Beautiful Soup is Beautiful

I have a bunch of content stored on an old instance of pmwiki. I've never liked pmwiki, since it seems to only have a half-hacked state method, and just in general feels insecure. Also, I've found that wikis can be useful, but if you have short content on each page, often a FAQ style treatment will do better than a regular wiki.

So I decided to convert the pmwiki pages into a pbwiki toc construct. It would put all the content onto one page, and use the tag to provide a top level table of contents. That meant I would have to:
  1. Scrape the pmwiki content index for all the meaningful links.
  2. Scrape out the title and urls of each link.
  3. Grab the content from each link.
  4. Reformat it all to work in the pbwiki format.
I've done screen scraping before, but not in Python, and not in this scope of effort. Well, Python seems to do everything well so I opened up htmllib and started to play, thinking I would be done by brunch-time.

Immediately I'm unhappy with htmllib. The docs suck. And it just seems awkward to use once I figure it out.

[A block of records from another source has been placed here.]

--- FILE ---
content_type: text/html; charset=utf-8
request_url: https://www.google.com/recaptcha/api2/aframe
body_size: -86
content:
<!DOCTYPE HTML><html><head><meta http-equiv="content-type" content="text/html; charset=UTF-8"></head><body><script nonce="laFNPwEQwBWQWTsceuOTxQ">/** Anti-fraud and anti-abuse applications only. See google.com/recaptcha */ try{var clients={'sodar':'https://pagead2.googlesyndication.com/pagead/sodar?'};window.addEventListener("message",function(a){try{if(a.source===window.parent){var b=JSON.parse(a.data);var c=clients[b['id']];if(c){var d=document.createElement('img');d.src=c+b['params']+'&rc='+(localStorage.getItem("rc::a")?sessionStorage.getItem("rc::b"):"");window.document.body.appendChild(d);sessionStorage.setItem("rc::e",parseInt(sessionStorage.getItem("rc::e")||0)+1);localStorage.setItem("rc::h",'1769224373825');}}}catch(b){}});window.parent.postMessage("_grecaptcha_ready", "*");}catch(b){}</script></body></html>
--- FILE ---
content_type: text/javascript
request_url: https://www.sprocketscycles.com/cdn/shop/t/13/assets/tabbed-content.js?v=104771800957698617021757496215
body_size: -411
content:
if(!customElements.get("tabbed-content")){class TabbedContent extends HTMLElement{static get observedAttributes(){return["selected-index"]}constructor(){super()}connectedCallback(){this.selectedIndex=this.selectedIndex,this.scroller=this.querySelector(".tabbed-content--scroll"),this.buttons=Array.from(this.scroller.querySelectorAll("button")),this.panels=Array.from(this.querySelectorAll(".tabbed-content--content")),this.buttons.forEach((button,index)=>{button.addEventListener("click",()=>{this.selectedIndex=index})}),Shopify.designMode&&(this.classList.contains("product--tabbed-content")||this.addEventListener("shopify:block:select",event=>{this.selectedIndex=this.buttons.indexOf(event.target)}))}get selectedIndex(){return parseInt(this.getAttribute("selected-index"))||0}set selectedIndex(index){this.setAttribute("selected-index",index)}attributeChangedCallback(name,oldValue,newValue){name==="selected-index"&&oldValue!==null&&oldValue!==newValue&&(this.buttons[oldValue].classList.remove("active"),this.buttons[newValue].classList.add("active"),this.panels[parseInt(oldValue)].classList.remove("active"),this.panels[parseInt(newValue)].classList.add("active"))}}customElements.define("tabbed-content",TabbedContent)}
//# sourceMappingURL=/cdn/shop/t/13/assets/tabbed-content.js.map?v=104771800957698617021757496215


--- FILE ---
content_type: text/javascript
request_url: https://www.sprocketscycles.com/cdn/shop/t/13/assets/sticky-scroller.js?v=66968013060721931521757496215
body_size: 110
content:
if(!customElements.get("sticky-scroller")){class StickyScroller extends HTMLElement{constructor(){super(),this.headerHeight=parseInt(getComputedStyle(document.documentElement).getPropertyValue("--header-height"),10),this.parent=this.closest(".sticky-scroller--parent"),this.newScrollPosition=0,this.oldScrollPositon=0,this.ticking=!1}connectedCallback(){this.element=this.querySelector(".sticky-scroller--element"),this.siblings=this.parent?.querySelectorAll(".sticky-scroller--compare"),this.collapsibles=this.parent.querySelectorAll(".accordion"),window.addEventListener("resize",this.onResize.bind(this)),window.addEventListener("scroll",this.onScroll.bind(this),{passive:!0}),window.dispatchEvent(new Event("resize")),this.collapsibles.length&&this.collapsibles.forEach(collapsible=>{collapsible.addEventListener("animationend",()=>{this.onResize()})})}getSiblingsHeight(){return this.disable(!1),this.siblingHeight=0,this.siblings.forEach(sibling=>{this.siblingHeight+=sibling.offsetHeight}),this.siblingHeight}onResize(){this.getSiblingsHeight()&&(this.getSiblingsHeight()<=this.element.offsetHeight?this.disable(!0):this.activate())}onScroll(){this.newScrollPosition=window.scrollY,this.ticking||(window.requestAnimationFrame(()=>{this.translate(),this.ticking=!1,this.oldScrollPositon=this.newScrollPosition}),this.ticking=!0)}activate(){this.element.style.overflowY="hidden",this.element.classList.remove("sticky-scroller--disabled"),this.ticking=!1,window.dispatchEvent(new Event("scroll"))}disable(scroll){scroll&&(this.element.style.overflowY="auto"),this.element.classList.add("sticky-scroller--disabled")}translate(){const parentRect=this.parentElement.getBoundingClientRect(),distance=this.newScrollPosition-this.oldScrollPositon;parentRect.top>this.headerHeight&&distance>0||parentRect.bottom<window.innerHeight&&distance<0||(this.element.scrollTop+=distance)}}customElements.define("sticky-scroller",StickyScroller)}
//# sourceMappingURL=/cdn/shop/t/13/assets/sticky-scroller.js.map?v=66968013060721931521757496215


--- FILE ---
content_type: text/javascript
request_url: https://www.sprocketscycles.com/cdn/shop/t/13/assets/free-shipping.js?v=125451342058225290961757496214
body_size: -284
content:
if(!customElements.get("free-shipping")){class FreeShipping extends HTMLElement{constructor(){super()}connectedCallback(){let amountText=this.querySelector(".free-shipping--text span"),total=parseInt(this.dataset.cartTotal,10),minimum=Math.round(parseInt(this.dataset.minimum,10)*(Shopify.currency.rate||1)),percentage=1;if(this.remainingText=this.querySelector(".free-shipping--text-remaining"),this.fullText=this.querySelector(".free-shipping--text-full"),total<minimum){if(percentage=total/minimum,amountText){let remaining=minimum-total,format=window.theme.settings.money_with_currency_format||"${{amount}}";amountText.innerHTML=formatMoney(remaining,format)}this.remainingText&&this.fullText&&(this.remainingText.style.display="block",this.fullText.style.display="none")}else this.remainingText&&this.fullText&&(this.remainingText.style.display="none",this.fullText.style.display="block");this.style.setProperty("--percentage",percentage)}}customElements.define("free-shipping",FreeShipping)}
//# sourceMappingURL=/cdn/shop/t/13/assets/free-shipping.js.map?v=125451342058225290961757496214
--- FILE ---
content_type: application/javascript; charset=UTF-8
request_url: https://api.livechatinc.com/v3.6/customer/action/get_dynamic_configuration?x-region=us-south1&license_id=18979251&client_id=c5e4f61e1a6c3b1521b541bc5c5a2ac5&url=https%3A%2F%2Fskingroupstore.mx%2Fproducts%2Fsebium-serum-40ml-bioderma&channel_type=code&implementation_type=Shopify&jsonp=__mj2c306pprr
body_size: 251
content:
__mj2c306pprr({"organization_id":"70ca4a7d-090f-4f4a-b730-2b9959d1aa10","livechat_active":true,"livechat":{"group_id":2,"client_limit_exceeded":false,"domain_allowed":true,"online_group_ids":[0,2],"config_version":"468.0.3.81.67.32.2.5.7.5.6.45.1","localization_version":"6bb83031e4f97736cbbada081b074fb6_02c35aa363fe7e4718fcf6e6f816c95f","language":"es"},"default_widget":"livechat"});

Doesn't feel Pythonic, although I'm sure I'm wrong in that respect somehow. Its just for me, my Python pseudo code often ends up being close to the end effort. And this was not the case.

Then a work buddy told me about Beautiful Soup. Its an HTML/XML parser that is real easy to use and can work with badly formed HTML, like the sort that pmwiki sometimes generates. Its not optimized for speed, but for usability. Thats fine with me, because this is a one-time operation on maybe 150-200 entries.

The final effort worked real nice. Not super fast, but real easy to code. Beautiful Soup meant what I thought would be a quick and simple task remained so.

Wednesday, May 9, 2007

The Dark Side begins its seduction...

...but I don't think many will convert.

I'm talking about the Python community embracing the Microsoft Silverlight Dynamic Language Runtime (DLR). This lets us write Iron Python for the browser, in the same way that Action Script is used in Flash, or Java in Applets.

It just seems odd. Plus, Iron Python, for all its virtues, has to do some Microsoftisms in order to work. This means that unlike moving my code wrote using cpython on Windows to Mac OS X to FreeBSD to UNIX to Linux, I have to worry about when I move from cpython to Iron Python. So this means we will have a big code set (Iron Python) in DLR that won't work anywhere else.

Bleah.

Here is to hoping that Silverlight does not take off well.

Tuesday, May 8, 2007

JSON and Python

I hate XML.
I love JSON.

Now that I've made that clear, lets go into how I want Python to handle my JSON.
  1. I want a built-in function to JSONify.
  2. I want a built-in function to deJSONify.
Now in the Python world there are multiple JSON libraries. cJSON, simplejson, demjson and more. I've used a few of these and they all seem good. However, most have extraneous methods that I don't care about, or name their json handling methods funny. For example, simplejson has you do loads() and dumps() for loading and dumping of objects/strings, and load() and dump() for loading and dumping of files. Kind of nice, but all I really want is a JSONify and a deJSONify function from my JSON handler. I can do the rest!

So what I've thought about doing is writing a Python JSON package that would do the following:
  1. Load a JSON handling package. It would have a list to select from so that if simplejson was not already on your machine, it might check for cjson, demjson, etc and grab the alternate instead.
  2. Have a JSONify function that would convert Python objects to JSON.
  3. Have a deJSONify function to convert JSON into Python objects.
This looks like a fun and handy little project.